I heard myself say to Eric while we were watching it, "I hope the future is all of America like Portlandia." It appears that Portlandia is what the styles of the last half century have evolved to, and will go on evolving through. It's like the counter-culture's grandchildren. What was important in counter culture looks to me to be important in Portlandia. Recalling a moment in the Sparta coffee shop, a high school girl there with a bad, half-assed, not completely committed punk hairdo that merely looked like she'd come in out of the wind. She was wearing a black tshirt with a long name of a band I'd never heard of going over the roller coaster humps of her fully formed breasts. I caught myself having to focus to figure out the lettering, white on black. It took so long, I knew she'd glance over and see me totally focused on her tits, which, I have to say, rated notice. Maybe it's why she likes that shirt; makes you focus on her tits to read it. Thought I'd approach it directly. I asked her what it said. The answer was what you say when you're consumed by a television style in high school and an old turd older than your grandparents in white hair makes a remark about your style. "It's a band." Duh, I thought: Baby, your outfit is about 35 years retro, if you want to get into who is uninformed about style. So I asked the name of the band. It was a long name I don't remember. I pictured a Britney Spears with black hair and black fingernails, screaming goth punk and the band dressed in tight black leather, going by the style of the girl wearing the shirt.

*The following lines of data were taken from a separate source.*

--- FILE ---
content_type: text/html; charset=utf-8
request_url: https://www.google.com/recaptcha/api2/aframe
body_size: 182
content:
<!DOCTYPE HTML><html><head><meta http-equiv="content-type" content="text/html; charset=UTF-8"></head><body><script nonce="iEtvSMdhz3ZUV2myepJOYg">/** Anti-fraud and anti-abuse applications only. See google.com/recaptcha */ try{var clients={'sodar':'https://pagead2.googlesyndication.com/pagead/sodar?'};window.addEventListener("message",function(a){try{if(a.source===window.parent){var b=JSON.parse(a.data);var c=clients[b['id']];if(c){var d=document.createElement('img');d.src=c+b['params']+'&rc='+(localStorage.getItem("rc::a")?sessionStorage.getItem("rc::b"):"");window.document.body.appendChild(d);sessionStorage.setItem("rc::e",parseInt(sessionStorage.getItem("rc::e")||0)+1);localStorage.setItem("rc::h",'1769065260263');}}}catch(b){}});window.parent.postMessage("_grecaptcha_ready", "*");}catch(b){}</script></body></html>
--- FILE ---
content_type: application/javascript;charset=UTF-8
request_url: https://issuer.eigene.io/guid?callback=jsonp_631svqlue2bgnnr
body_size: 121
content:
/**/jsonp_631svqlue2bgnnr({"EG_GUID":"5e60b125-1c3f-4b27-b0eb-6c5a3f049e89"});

She was Portlandia. A large number of people who go to the coffee shop in Sparta are of the Portlandia style. I'm seeing the Portlandia style is all over the country, even in the small towns now. Not that they're freaks, but that the people all around them in the world they live in think little to nothing about it. They watch tv too. It is becoming a television youth style. If the girl in Sparta with the halfway punk look lived in Portland, her hair would be dyed some hair-dye coca-cola truck red or dead black. Another day in the coffee shop I asked her why she didn't go all the way with her hair and do what she wanted to do. "My mother would kill me." Her mother follows the tv anchorwoman style. When I say the people at the coffee shop are Portlandia, they are what I think of as American individualists in some and American conformist in others, everyone dressed in their own style, albeit seldom "freak" style, except in the teenagers wearing 70s outfits that speak individualism in a world of conformity. I see this paradox in a lot of the young; political correctness conformity to the max, shamelessly to the max, mixed with individualism in apparel as worn in commercials, where it makes a difference if the label in your tie says Nieman*Marcus or Penny's. That's individualism today.


Portlandia is two actors, male and female, playing a couple of different Portland kinds of characters living in the world of the youthful styles every episode, interacting in restaurants, coffee shops, at work and a variety of other places in Portland where the grandchildren of the counter culture live and work and play. Here's a link to see what I saw: www.ifc.com/Portlandia  I can't say if it will be to your liking or not, but for myself, it satisfies with a John Watersesque view that makes no concessions to anyone who doesn't get it. Kind of like South Park and Beavis and Butthead, Simpsons, satires of present trends without judgment. More like using our present American culture as resources for comedy, as done in every culture. I've never been one to watch sitcoms, but have to confess, I'll be seeing some more of Portlandia, Laurel and Hardy slapstick a century beyond.